Syntax | SAS.STAT 9.1 Users Guide (Vol. 6)

The following statements are available in PROC RSREG.

PROC RSREG < options > ;
- MODEL responses= independents < / options > ;
- RIDGE < options > ;
- WEIGHT variable ;
- ID variables ;
- BY variables ;

The PROC RSREG and MODEL statements are required. The BY, ID, MODEL, RIDGE, and WEIGHT statements are described after the PROC RSREG statement, and they can appear in any order.

PROC RSREG Statement

PROC RSREG < options > ;

The PROC RSREG statement invokes the procedure. You can specify the following options in the PROC RSREG statement.

DATA= SAS-data-set

specifies the input SAS data set that contains the data to be analyzed . By default, PROC RSREG uses the most recently created SAS data set.

NOPRINT

suppresses the normal display of results when only the output data set is required. For more information, see the description of the NOPRINT option in the 'MODEL Statement' and 'RIDGE Statement' sections.
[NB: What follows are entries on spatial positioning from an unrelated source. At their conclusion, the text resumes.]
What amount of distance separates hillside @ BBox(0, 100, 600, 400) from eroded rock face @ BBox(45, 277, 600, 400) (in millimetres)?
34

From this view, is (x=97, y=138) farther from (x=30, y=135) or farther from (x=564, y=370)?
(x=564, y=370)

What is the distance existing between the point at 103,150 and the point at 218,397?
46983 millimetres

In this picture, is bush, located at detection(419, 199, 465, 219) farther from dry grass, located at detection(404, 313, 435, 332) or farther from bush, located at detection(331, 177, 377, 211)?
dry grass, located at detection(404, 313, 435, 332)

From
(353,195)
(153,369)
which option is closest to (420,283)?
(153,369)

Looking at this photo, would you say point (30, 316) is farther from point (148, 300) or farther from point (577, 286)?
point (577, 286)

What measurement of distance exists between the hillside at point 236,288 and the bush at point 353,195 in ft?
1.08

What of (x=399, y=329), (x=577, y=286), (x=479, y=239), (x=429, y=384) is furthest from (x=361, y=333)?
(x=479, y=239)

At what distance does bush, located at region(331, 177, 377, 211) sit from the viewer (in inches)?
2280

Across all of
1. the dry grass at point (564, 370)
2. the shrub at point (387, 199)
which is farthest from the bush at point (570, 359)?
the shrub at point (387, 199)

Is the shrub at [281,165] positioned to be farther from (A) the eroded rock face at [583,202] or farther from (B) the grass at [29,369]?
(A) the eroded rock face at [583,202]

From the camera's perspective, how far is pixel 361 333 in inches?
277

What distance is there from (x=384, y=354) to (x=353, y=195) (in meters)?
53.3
Note that this option temporarily disables the Output Delivery System (ODS); see Chapter 14, 'Using the Output Delivery System,' for more information.

OUT= SAS-data-set

creates an output SAS data set that contains statistics for each observation in the input data set. In particular, this data set contains the BY variables, the ID variables, the WEIGHT variable, the variables in the MODEL statement, and the output options requested in the MODEL statement. You must specify output options in the MODEL statement; otherwise , the output data set is created but contains no observations. To create a permanent SAS data set, you must specify a two-level name (refer to the discussion in SAS Language Reference: Concepts for more information on permanent SAS data sets). For details on the data set created by PROC RSREG, see the 'Output Data Sets' section on page 4051.

BY Statement

BY variables ;

You can specify a BY statement with PROC RSREG to obtain separate analyses on observations in groups defined by the BY variables. When a BY statement appears, the procedure expects the input data set to be sorted in order of the BY variables.
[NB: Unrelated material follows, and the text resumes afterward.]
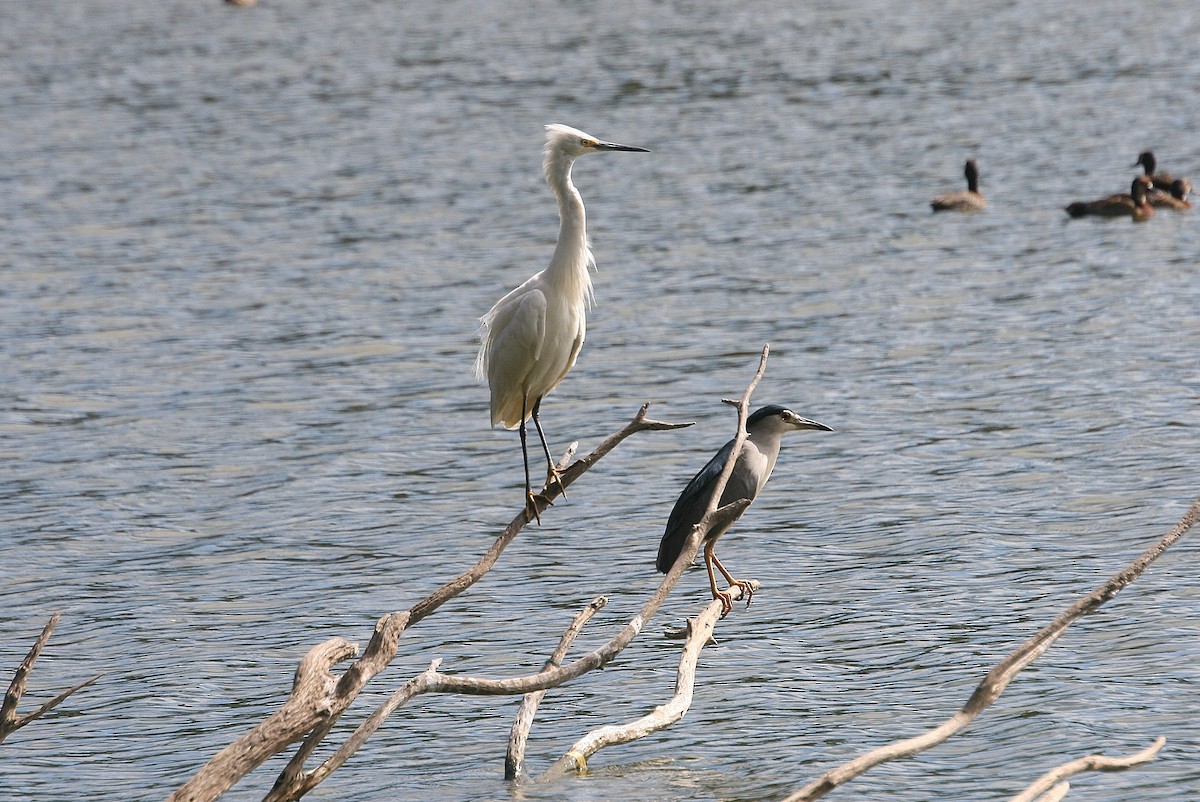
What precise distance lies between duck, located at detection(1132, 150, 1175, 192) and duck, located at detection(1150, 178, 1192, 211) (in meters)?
0.07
If your input data set is not sorted in ascending order, use one of the following alternatives:

Sort the data using the SORT procedure with a similar BY statement.
Specify the BY statement option NOTSORTED or DESCENDING in the BY statement for the RSREG procedure. The NOTSORTED option does not mean that the data are unsorted but rather that the data are arranged in groups (according to values of the BY variables) and that these groups are not necessarily in alphabetical or increasing numeric order.
Create an index on the BY variables using the DATASETS procedure (in base SAS software).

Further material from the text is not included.